Exercise
Exact copies of all the entries are required, and no pictures should appear in them.

Given entries
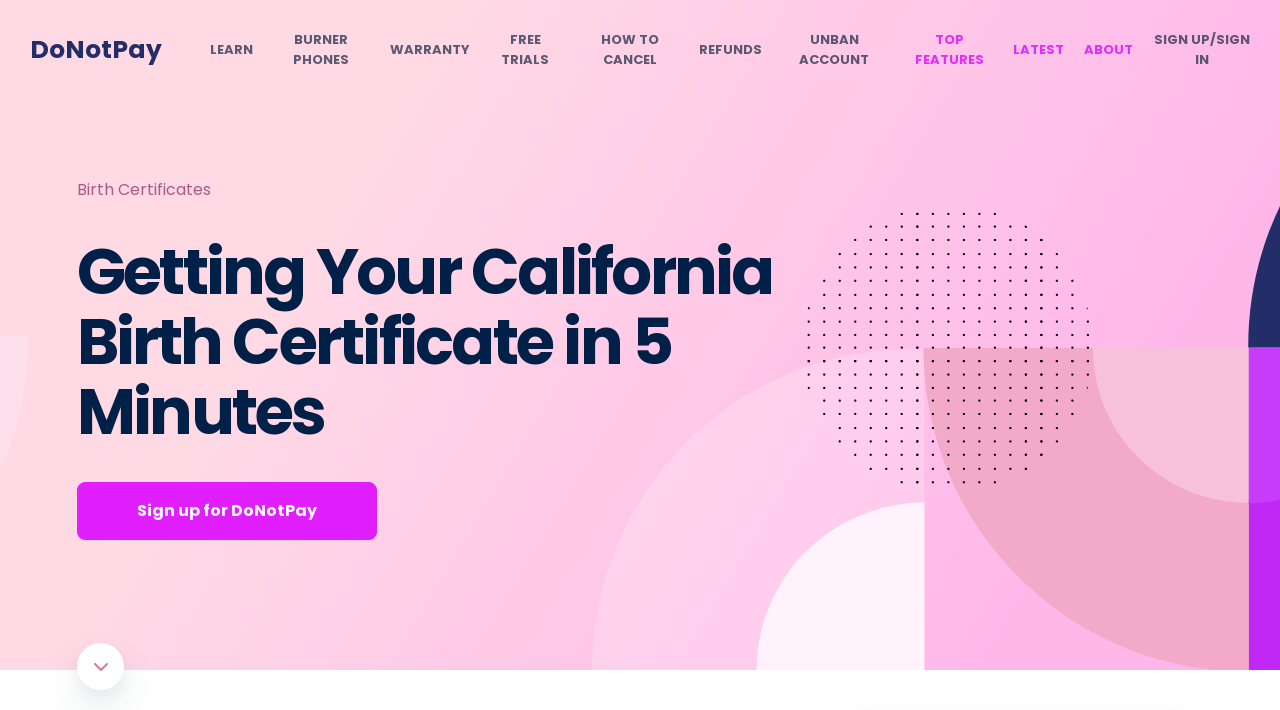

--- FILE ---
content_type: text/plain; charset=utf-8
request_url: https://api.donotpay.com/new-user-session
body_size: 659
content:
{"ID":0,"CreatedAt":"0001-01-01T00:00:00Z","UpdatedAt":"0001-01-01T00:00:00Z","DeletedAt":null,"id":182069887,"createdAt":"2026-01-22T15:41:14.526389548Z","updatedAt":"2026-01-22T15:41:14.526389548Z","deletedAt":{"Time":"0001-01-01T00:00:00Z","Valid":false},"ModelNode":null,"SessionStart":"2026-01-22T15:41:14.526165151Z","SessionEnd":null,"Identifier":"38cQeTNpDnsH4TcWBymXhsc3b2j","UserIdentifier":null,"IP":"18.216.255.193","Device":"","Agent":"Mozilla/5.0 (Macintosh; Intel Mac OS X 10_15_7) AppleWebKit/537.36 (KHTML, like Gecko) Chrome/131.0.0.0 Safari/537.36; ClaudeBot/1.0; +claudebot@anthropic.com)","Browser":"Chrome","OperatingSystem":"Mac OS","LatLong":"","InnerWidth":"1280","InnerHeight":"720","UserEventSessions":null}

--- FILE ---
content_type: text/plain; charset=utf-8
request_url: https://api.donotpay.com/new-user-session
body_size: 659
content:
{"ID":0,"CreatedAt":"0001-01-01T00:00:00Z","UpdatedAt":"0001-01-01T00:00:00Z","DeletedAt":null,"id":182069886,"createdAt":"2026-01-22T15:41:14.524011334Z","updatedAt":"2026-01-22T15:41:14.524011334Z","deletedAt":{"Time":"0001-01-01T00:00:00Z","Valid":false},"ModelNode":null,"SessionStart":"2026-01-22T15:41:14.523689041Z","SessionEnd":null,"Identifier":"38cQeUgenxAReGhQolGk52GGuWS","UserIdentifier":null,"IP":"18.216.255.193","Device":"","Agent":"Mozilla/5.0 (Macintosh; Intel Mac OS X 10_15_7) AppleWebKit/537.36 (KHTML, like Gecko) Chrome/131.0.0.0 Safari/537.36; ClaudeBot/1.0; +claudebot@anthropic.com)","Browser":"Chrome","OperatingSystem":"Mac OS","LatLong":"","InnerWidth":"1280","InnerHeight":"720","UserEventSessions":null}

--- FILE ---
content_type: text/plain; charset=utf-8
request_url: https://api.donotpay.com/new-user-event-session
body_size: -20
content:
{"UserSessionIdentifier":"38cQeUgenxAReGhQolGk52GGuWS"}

Your solution
--- FILE ---
content_type: text/plain; charset=utf-8
request_url: https://api.donotpay.com/new-user-session
body_size: 659
content:
{"ID":0,"CreatedAt":"0001-01-01T00:00:00Z","UpdatedAt":"0001-01-01T00:00:00Z","DeletedAt":null,"id":182069887,"createdAt":"2026-01-22T15:41:14.526389548Z","updatedAt":"2026-01-22T15:41:14.526389548Z","deletedAt":{"Time":"0001-01-01T00:00:00Z","Valid":false},"ModelNode":null,"SessionStart":"2026-01-22T15:41:14.526165151Z","SessionEnd":null,"Identifier":"38cQeTNpDnsH4TcWBymXhsc3b2j","UserIdentifier":null,"IP":"18.216.255.193","Device":"","Agent":"Mozilla/5.0 (Macintosh; Intel Mac OS X 10_15_7) AppleWebKit/537.36 (KHTML, like Gecko) Chrome/131.0.0.0 Safari/537.36; ClaudeBot/1.0; +claudebot@anthropic.com)","Browser":"Chrome","OperatingSystem":"Mac OS","LatLong":"","InnerWidth":"1280","InnerHeight":"720","UserEventSessions":null}

--- FILE ---
content_type: text/plain; charset=utf-8
request_url: https://api.donotpay.com/new-user-session
body_size: 659
content:
{"ID":0,"CreatedAt":"0001-01-01T00:00:00Z","UpdatedAt":"0001-01-01T00:00:00Z","DeletedAt":null,"id":182069886,"createdAt":"2026-01-22T15:41:14.524011334Z","updatedAt":"2026-01-22T15:41:14.524011334Z","deletedAt":{"Time":"0001-01-01T00:00:00Z","Valid":false},"ModelNode":null,"SessionStart":"2026-01-22T15:41:14.523689041Z","SessionEnd":null,"Identifier":"38cQeUgenxAReGhQolGk52GGuWS","UserIdentifier":null,"IP":"18.216.255.193","Device":"","Agent":"Mozilla/5.0 (Macintosh; Intel Mac OS X 10_15_7) AppleWebKit/537.36 (KHTML, like Gecko) Chrome/131.0.0.0 Safari/537.36; ClaudeBot/1.0; +claudebot@anthropic.com)","Browser":"Chrome","OperatingSystem":"Mac OS","LatLong":"","InnerWidth":"1280","InnerHeight":"720","UserEventSessions":null}

--- FILE ---
content_type: text/plain; charset=utf-8
request_url: https://api.donotpay.com/new-user-event-session
body_size: -20
content:
{"UserSessionIdentifier":"38cQeUgenxAReGhQolGk52GGuWS"}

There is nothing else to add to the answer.